Penahanan bisa dilakukan karena pelaku bisa saja menghilangkan barang bukti. Memang hal ini sangat lemah karena toh rekam jejak digital susah dihilangkan. Meskipun sudah dihapus masih bisa diambil lagi, belum lagi orang yang sudah menyimpan, membagikan, dan merekam dalam berbagai bentuknya. Hal ini susah menjadi alasan untuk menahan. Namun dua dari tiga jauh lebih "membahayakan" dan "membebani" polisi dengan berbagai kemungkinan, tentu penahanannya akan dengan mudah diamini oleh hakim jika mengajukan pra peradilan.
Alasan syarat penahanan jelas terpenuhi, susah mengharapkan polisi pada posisi lemah menghadapi pra peradilan mengenai kasus Jonru ini. Â Hampir semua syarat terpenuhi kog. Susah membuktikan kepada polisi posisi Jonru yang demikian.
Kasusnya pun bukan politis, bukan soal yang mudah mendapatkan simpati dari mana-mana. Memang dulu banyak teman, namun apakah akan tetap demikian? Ah susah mengharapkannya. Bea kisah dengan Setya Novanto yang bisa menyeret banyak pihak dan organisasi. Pembelaan dari yang malu-malu hingga memalukan pun ada. Peristiwa Jonru paling banter juga hanya di 299 saja, dan itu pun bukan yang utama, hanya tambahan yang tidak akan menjadi agenda utama.

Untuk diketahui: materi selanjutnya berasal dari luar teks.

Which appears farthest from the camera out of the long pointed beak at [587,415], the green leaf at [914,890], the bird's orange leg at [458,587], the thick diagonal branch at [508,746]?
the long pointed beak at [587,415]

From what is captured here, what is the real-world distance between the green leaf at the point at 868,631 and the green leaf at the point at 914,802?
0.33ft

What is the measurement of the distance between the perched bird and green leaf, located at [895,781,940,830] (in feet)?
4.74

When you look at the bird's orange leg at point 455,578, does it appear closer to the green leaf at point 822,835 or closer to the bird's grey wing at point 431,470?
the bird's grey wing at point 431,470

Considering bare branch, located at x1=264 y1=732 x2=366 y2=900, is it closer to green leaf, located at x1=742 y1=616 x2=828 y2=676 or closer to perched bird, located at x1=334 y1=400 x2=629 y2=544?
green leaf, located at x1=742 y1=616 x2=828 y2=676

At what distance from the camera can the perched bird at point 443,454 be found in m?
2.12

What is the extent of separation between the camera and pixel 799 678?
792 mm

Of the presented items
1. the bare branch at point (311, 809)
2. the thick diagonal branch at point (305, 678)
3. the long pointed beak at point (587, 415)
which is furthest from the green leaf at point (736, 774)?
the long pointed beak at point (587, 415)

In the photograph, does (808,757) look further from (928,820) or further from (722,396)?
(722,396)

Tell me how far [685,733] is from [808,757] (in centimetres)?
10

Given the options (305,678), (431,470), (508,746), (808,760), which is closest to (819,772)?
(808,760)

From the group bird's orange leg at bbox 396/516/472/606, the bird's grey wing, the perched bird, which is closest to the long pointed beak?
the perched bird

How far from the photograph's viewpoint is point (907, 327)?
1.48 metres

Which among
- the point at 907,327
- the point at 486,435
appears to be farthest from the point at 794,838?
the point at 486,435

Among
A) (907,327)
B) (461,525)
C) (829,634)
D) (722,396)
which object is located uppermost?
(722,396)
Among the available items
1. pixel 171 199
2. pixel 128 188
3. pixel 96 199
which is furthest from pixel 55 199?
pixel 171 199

Jauh lebih bisa dipercaya kalau mulai balik badan. Bagaimana sering nampak perilaku demikian. bagaimana Saracen yang lalu tiba-tiba langsung pada menolak kenal dan merasa tidak bersangkut paut, termasuk di dalamnya dengan Dewi. Tidak akan ada pembelaan secara terang-terangan. Diam-diam misalnya danapun susah ada yang mau berkorban begitu. Takut kena getahnya. Kalau pas jaya dan banyak yang mendukung ya semua kenal, semua akrab, dan banyak yang manggut-manggut.
Geleng-geleng merasa tidak kenal, jauh lebih banyak akan terjadi. Merasa bukan teman hanya merasa sopan santun jika pernah bersalaman dan berphoto bersama sekalipun. Jangan kaget dan lemes kalau mendengar semakin santer penolakan dan merasa tidak kenal dengan Jonru padahal selama ini paling sering membagikan buah pikir tokoh satu ini.
Ungkapan atau peribahasa habis manis sepah dibuang mulai akan terjadi. Apa yang terjadi dengan Buni Yani pun tidak jauh berbeda bukan? Pemberitaan minim, arahnya pun makin memberatkan langkah Buni Yani sendiri, di mana rekan-rekannya yang dulu mengelu-elukan, barisan pengacara yang berderet-deret?
Pembelajaran yang penting tentunya untuk bersikap sewajarnya saja. Teman apalagi dunia maya beda dengan dunia nyata, padahal di dunia faktual saja kalau sedang tertimpa tangga banyak yang lari, apalagi dunia maya seperti ini. Belum lagi keluarga yang harus pontang-panting untuk banyak hal.